@rkenmi - B-Trees vs. LSM Trees

# B-Trees

Modern databases are typically represented as B-Trees or LSM Trees (Log structured merge trees).

B-trees are "tried and true" data structures that are popular in database usage, most notably SQL databases. With a B-Tree indexing structure, data is written onto the disk in fixed size page segments. These page segments are often about 4 KB in size, and have key value pairs sorted by the key.

A single B-Tree node is like an array with references to a page range. The max. number of references in the array are known as the branching factor. Each page range is another B-Tree node with references to other page ranges. Eventually, at the leaf level, you'll come to find the singular pages.

This idea is similar to pointers in low level programming languages, except that these page references are stored on disk as opposed to on memory.

When B-Tree inserts and deletes happen, it can often split a node into two subtrees in order to satisfy the branching factor. This is typically a big operation that can be dangerous if, say, the database crashes for whatever reason in the middle of the process.

To alleviate the scenario in which the database crashes, B-Tree implementations also write a write-ahead log (WAL) that records every single atomic database transaction, to keep track of the history. This WAL is used to restore the state of the B-Tree in the case that the B-Tree becomes corrupt.

# LSM Trees

LSM (log structured merge) Trees are a popular and trending data structure for use in modern relational and non-relational databases such as Bitcask, MongoDB and SQLite4.

A simple log structured storage works by having an in-memory hash table (or hash index) that keeps track of keys and values. The values would be a byte offset reference inside an append-only log file (that is on disk, not in-memory), which contains the actual value string.

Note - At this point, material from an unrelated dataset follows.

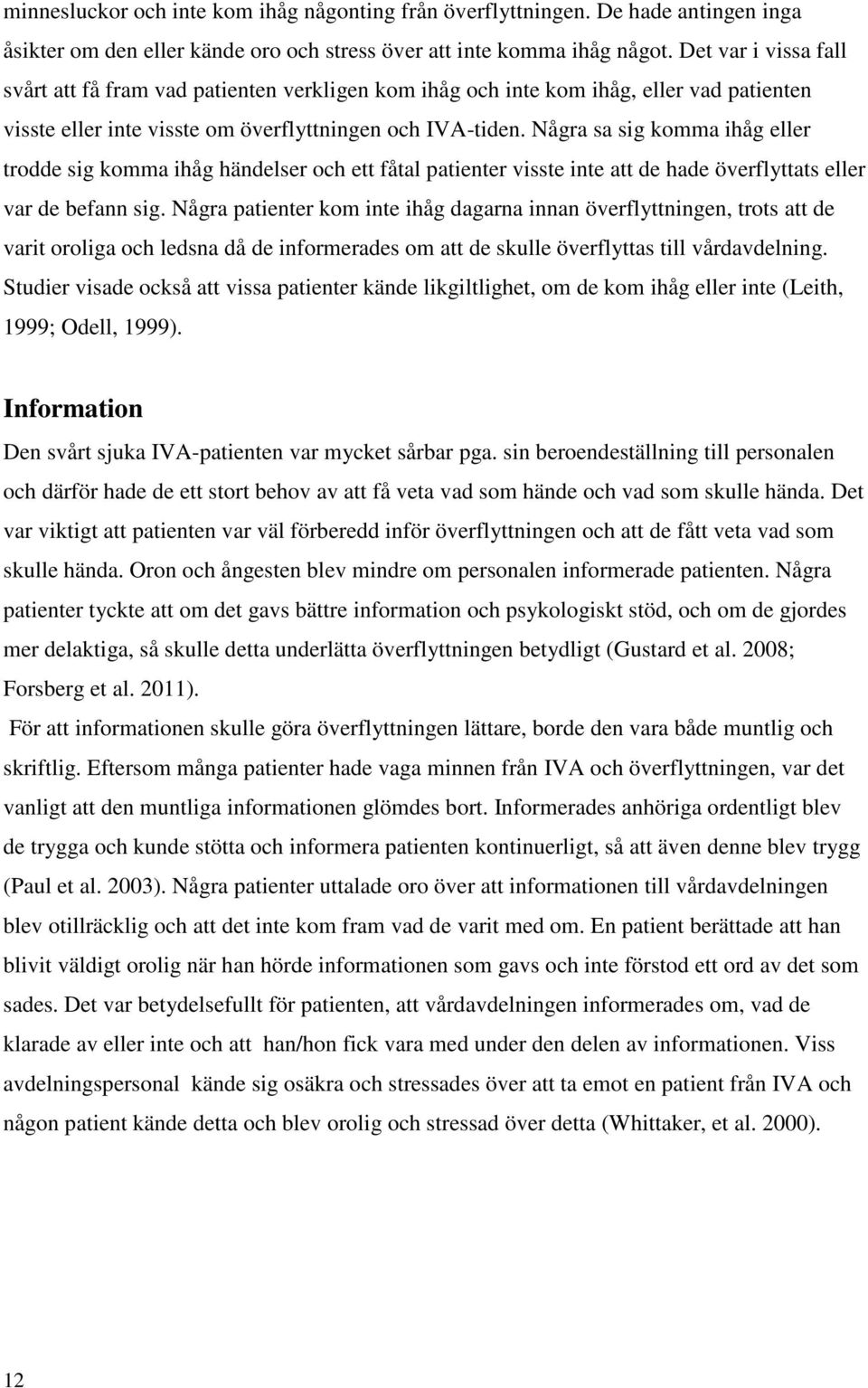 minnesluckor och inte kom ihåg någonting från överflyttningen. De hade antingen inga åsikter om den eller kände oro och stress över att inte komma ihåg något. Det var i vissa fall svårt att få fram vad patienten verkligen kom ihåg och inte kom ihåg, eller vad patienten visste eller inte visste om överflyttningen och IVA-tiden. Några sa sig komma ihåg eller trodde sig komma ihåg händelser och ett fåtal patienter visste inte att de hade överflyttats eller var de befann sig. Några patienter kom inte ihåg dagarna innan överflyttningen, trots att de varit oroliga och ledsna då de informerades om att de skulle överflyttas till vårdavdelning. Studier visade också att vissa patienter kände likgiltlighet, om de kom ihåg eller inte (Leith, 1999; Odell, 1999).

Information

Den svårt sjuka IVA-patienten var mycket sårbar pga. sin beroendeställning till personalen och därför hade de ett stort behov av att få veta vad som hände och vad som skulle hända. Det var viktigt att patienten var väl förberedd inför överflyttningen och att de fått veta vad som skulle hända. Oron och ångesten blev mindre om personalen informerade patienten. Några patienter tyckte att om det gavs bättre information och psykologiskt stöd, och om de gjordes mer delaktiga, så skulle detta underlätta överflyttningen betydligt (Gustard et al. 2008; Forsberg et al. 2011).

För att informationen skulle göra överflyttningen lättare, borde den vara både muntlig och skriftlig. Eftersom många patienter hade vaga minnen från IVA och överflyttningen, var det vanligt att den muntliga informationen glömdes bort. Informerades anhöriga ordentligt blev de trygga och kunde stötta och informera patienten kontinuerligt, så att även denne blev trygg (Paul et al. 2003). Några patienter uttalade oro över att informationen till vårdavdelningen blev otillräcklig och att det inte kom fram vad de varit med om. En patient berättade att han blivit väldigt orolig när han hörde informationen som gavs och inte förstod ett ord av det som sades. Det var betydelsefullt för patienten, att vårdavdelningen informerades om, vad de klarade av eller inte och att han/hon fick vara med under den delen av informationen. Viss avdelningspersonal kände sig osäkra och stressades över att ta emot en patient från IVA och någon patient kände detta och blev orolig och stressad över detta (Whittaker, et al. 2000).

12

For example, suppose you have a db1.txt log file with key/value pairs, and you have the key foo set to bar. 5 minutes later, you decide to update foo to bur. This transaction actually gets appended to the end of the db1.txt file, instead of modifying the line where foo is set to bar in the file.

This append-only design leads to better write speeds, due to sequential writes, which are generally faster than random writes.

While a hash index is fine for basic usage, performance can be optimized by sorting the keys. In order to keep the keys sorted in memory, we can use a data structure such as a Red-Black tree or AVL tree. This is often called a memtable.

## SSTables

While memtables are very fast, they have a size limitation since we typically have much less RAM than disk space. To optimize this problem, we create log files onto the disk, with keys that are usually kept in sorted order. These log files are known as SSTables, or Sorted String Tables. By having the keys sorted, this allows us to make hefty performance improvements.

In a basic LSM tree implementation, data is set and queried using this memtable. When the memtable reaches a certain threshold size, SSTable segment files are created onto the disk to reduce the burden of overwhelming the memory capacity.

Of course, only having a single SSTable segment won't be future-proof, since it will just keep growing and growing until disk space runs out. To counter this problem, SSTables are split up into smaller segments, and periodically, these segments go through the process of compaction and merging.

What compaction means is that duplicate keys are removed. In an append-only log, what matters is the date in which a transaction occurs. If foo used to be bar, but then got changed to bur, then we no longer need that foo=bar transaction inside our log files. Thus, compaction will preserve the most recent keys, and discard older keys that happen to be duplicates. There is a whole lot more that goes on behind the scenes, but this is the basic gist of it.

What merging means is simply combining all of the smaller segmented log files together, to reduce disk space and prevent overflow.

Compaction and merging may happen hand-in-hand or altogether, depending on the database implementation.

Like B-Trees, LSM Trees can also use a log file similar to WAL to read a history of transactions, in the case that a database crash occurs.

# Deciding Factor

B-Trees and LSM Trees are quite distinct from each other in design. B-Trees typically modify entries in-place. LSM Trees on the other hand append entries and discard stale entries from time to time. B-Trees only have to worry about 1 unique key (primary key) per index, where as LSM Trees will potentially have duplicate keys (before compaction and merging).

If reads are a concern, then it may be worthwhile to look into B-Trees instead of LSM Trees. In a nutshell, if we do a simple database query with LSM Trees, we'll first look at the memtable for the key. If it doesn't exist there, then we look at the most recent SSTable, and if not there, then we look at the 2nd most recent SSTable, and onwards. This means that if the key to be queried doesn't exist at all, then LSM Trees can be quite slow.

Otherwise if writes are a concern, LSM Trees are more attractive due to sequential writes. In general, sequential write is a lot faster than random writes, especially on magnetic hard disks. Do note though, that the maximum write throughput can be more unpredictable than B-Trees due to the periodic compaction and merging going on in the background.